Portugal não é um país de poetas! Antes fosse, ainda que bons, maus e assim-assim

Quando li a crónica do Rui Ângelo Araújo " Portugal não é um país de poetas", não pude deixar de sorrir. Está inegavelmente bem escrita, com graça e com sentido de humor. E aprendi que em Portugal não se trabalha porque o seu povo está sempre ocupado a engendrar uma rima. E percebi finalmente onde os meus colegas, que fazem tantas horas para além do tempo a que se obrigam contratualmente perante a empresa, e que a empresa tanto valoriza, gastam esse tempo: a engendrar quadras e tercetos para publicar nalgum jornal de paróquia. Porque não então tornar transparente esse direito inalienável, regulamentando-o, consagrando-o nos Contratos de Trabalho. Porque não prever horas para versejar, se já existem horas para tanta coisa: trabalho sindical, idas ao banco, aleitação, assistência à família, etc?

Só lá para o fim da crónica, o seu teor paternalista, por vezes a roçar alguma arrogância, me incomodou e me despertou vontade de responder e quem sabe lançar a polémica. Esforcei-me então por vencer a preguiça, que quase sempre acaba por me impedir de escrever em tempo útil, depois de num primeiro impulso a vontade espevitar, e aqui está. Sei que ao fazê-lo corro o risco de ser interpretado como um simples pateta, que contribui com os seus escrevinhanços para os índices de produtividade mais baixos da Europa - para mais ingenuamente confessei a minha preguiça - e que se sentiu atingido pelas palavras desse artigo. Mas, tentando decifrar as ideias de fundo por detrás da crónica, ao sentir que  tenho uma perspectiva completamente discordante do Rui Araújo sobre a criação e publicação, e porque me parece importante clarificar essas diferenças, arrisco. Afinal já fui chamado de coisa piores…

Nós vivemos num mundo de globalização onde, por um lado, se assiste a um clivar acentuado entre aqueles que produzem, neste caso arte ou cultura - os artistas, animadores e programadores profissionais - e aqueles que se limitam a consumir, mas em que, por outro lado, se conseguem criar algumas condições favoráveis para uma participação e criação mais alargadas e democráticas. A Internet é disso um exemplo e a Non! porventura uma das melhores e mais vivas provas de que como se criam hoje espaços, onde essa criação e publicação mais abertas são possíveis. Espaço que curiosamente se abriu também à publicação das palavras do Rui Araújo: seria por leviandade de algum "analfabeto irresponsável"?  Argumentará o Rui Araújo que a Non! não é exemplo, pois tem uma qualidade indiscutível e que o seu exemplo também não é exemplo, pois o seu artigo de opinião não tinha aspirações literárias/poéticas. Será, mas para existir a Non! têm de existir muitas outras, e ainda bem, se calhar para o Rui Araújo de qualidade duvidosa, que publicam os alexandrinos de um juiz de tribunal, as quadras de um trolha, um soneto de um funcionário público, ou uma pequena história de um engenheiro de telecomunicações.

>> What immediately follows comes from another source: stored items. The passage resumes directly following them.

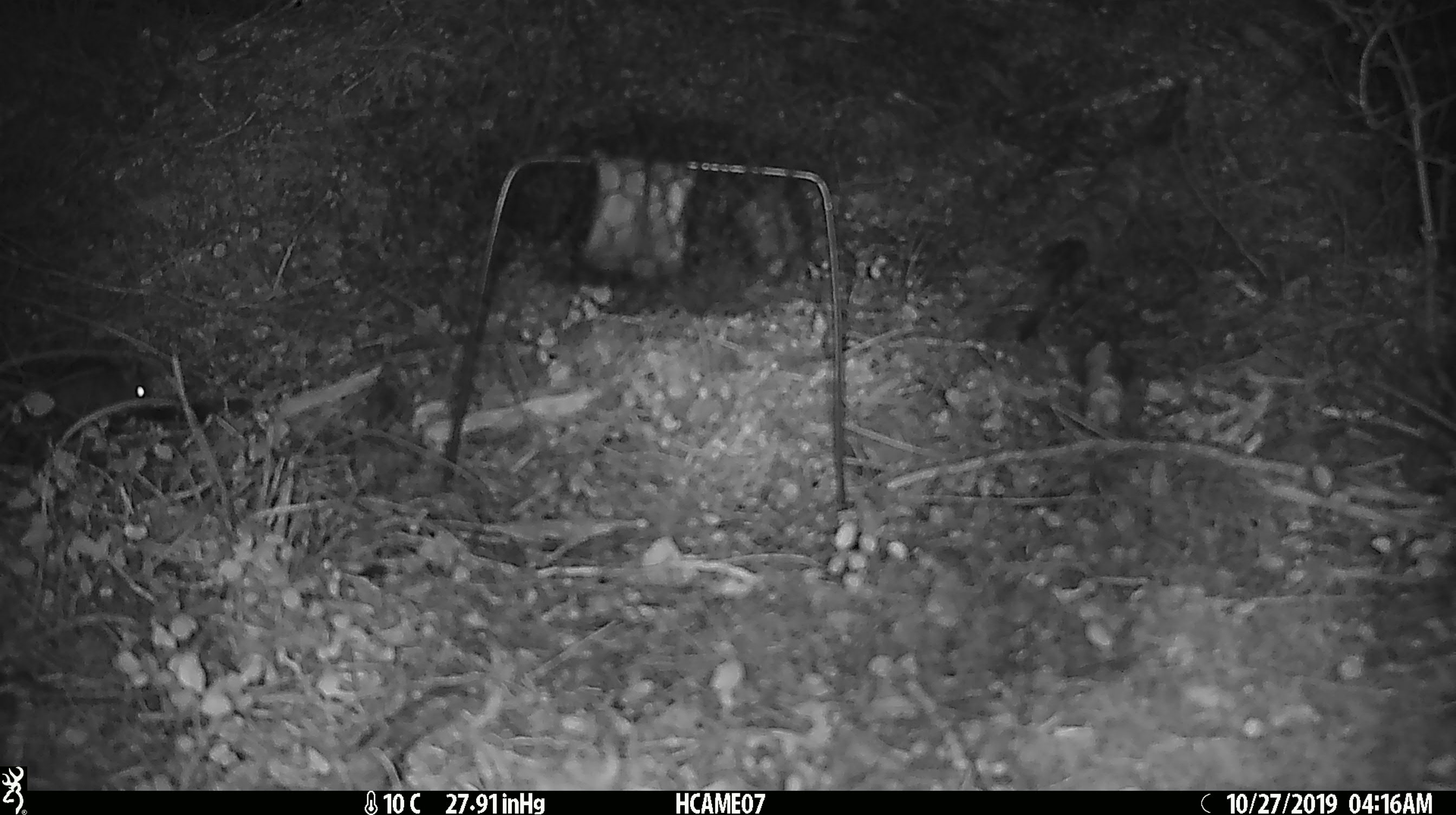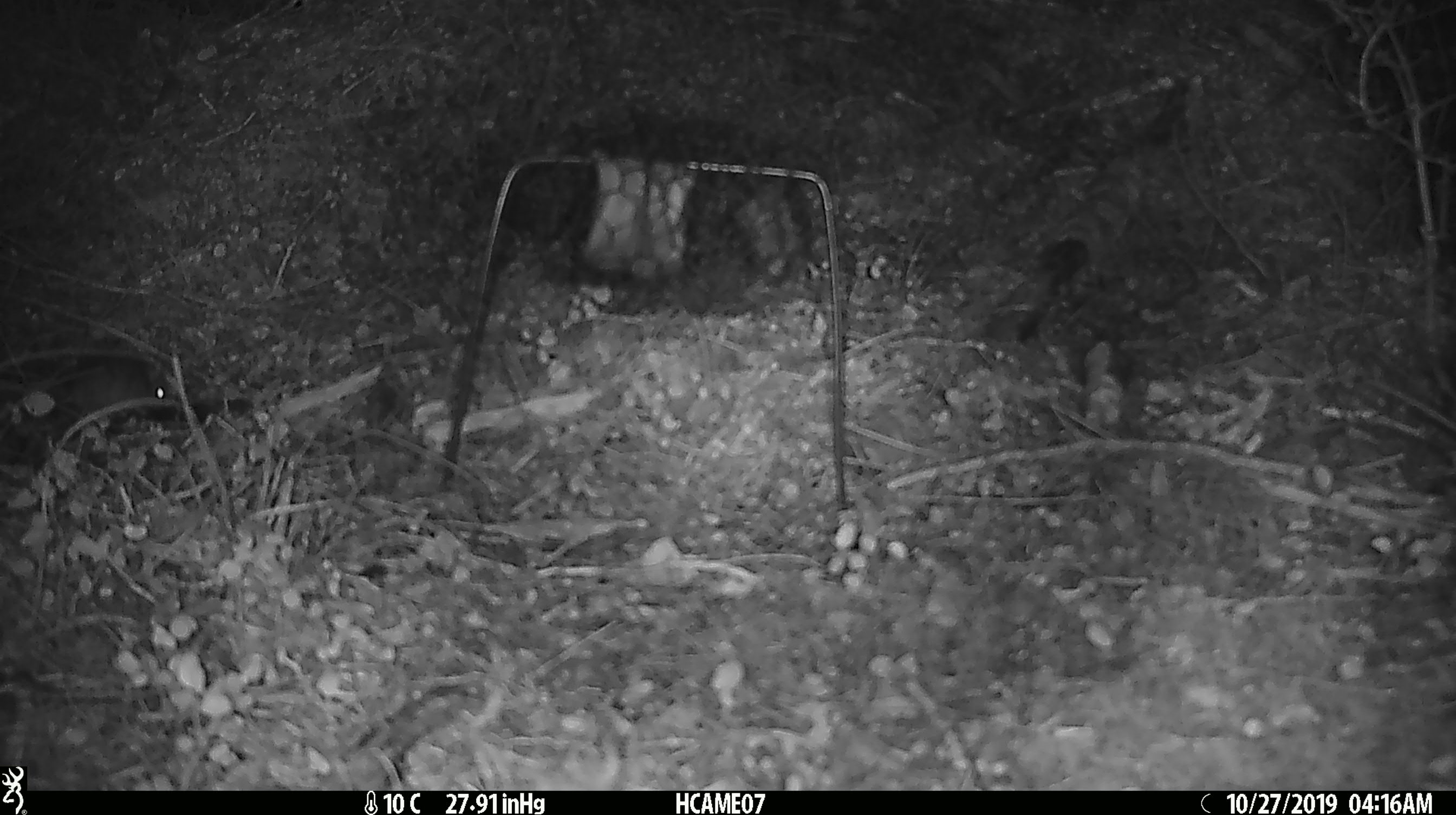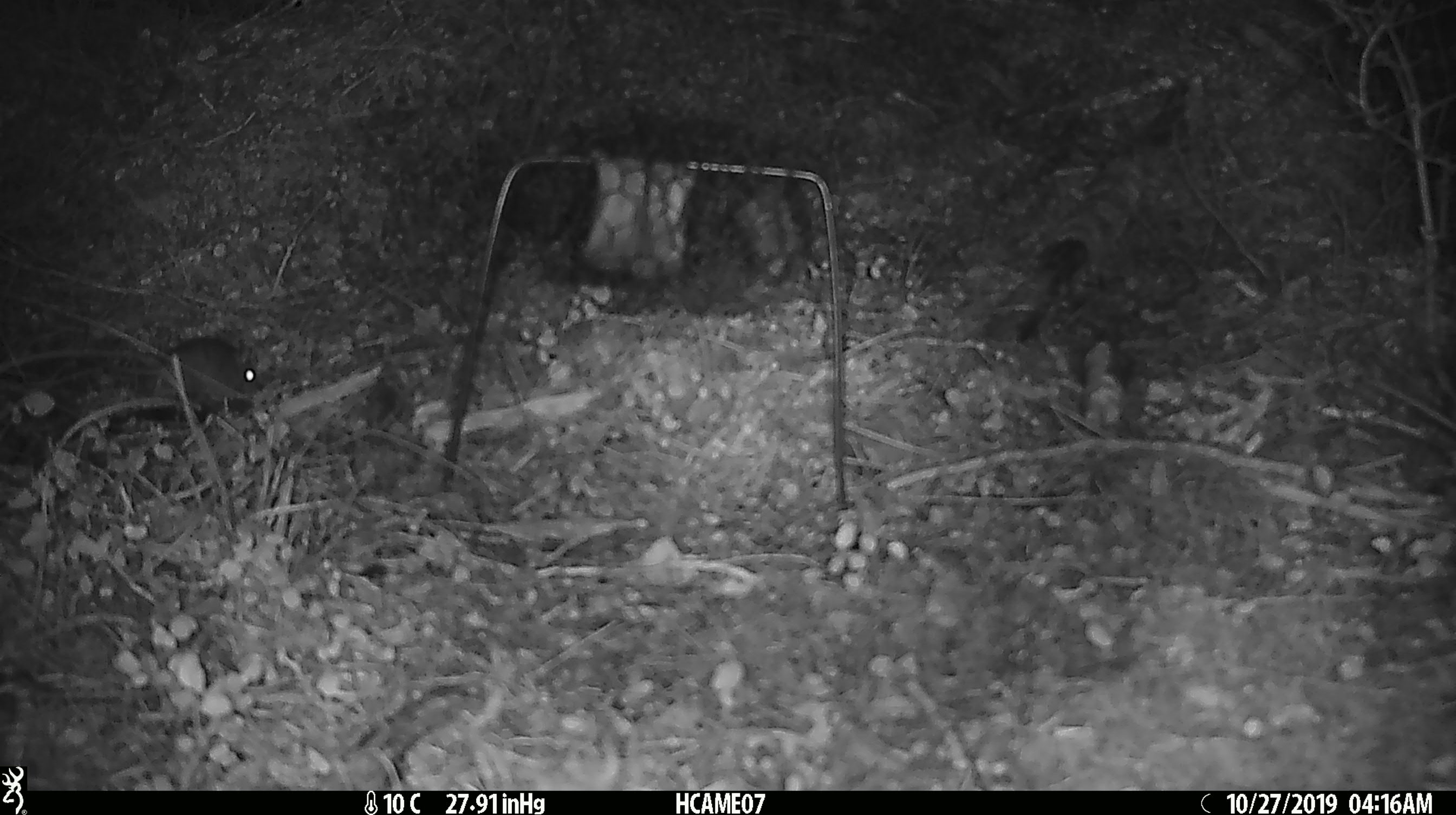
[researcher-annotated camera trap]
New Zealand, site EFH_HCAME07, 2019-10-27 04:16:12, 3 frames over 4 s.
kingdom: Animalia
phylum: Chordata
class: Mammalia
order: Rodentia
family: Muridae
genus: Mus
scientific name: Mus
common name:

Eu, ao contrário do Rui Araújo, não vejo qualquer problema em que qualquer um "ripe de um bloco de notas e faça odes ao vento, sonetos à vizinha, quadras às berças, versos a tudo o que mexa", nem a que os publique, se tiver o engenho e a arte para encontrar forma de o fazer. Certo, estamos de acordo, grande parte do que se publicará será de má qualidade, não terá originalidade, mas o mais importante é criar condições para se publicar todo o tipo de coisas; cada um de nós terá assim a possibilidade de escolher. Nunca se conseguirá apenas editar aquilo que tem qualidade. O tempo se encarregará de lembrar e de esquecer o que for de lembrar e de esquecer, porventura com alguma injustiça. Senão a quem competiria decidir o que tem qualidade e se publica e o que não tem qualidade e não se publica. Ao Rui Araújo? A qualquer comissão de iluminados? Como escolhê-los? Pelo curriculum universitário, pelo cartão do partido, por eleições? Directas ou a partir do Parlamento?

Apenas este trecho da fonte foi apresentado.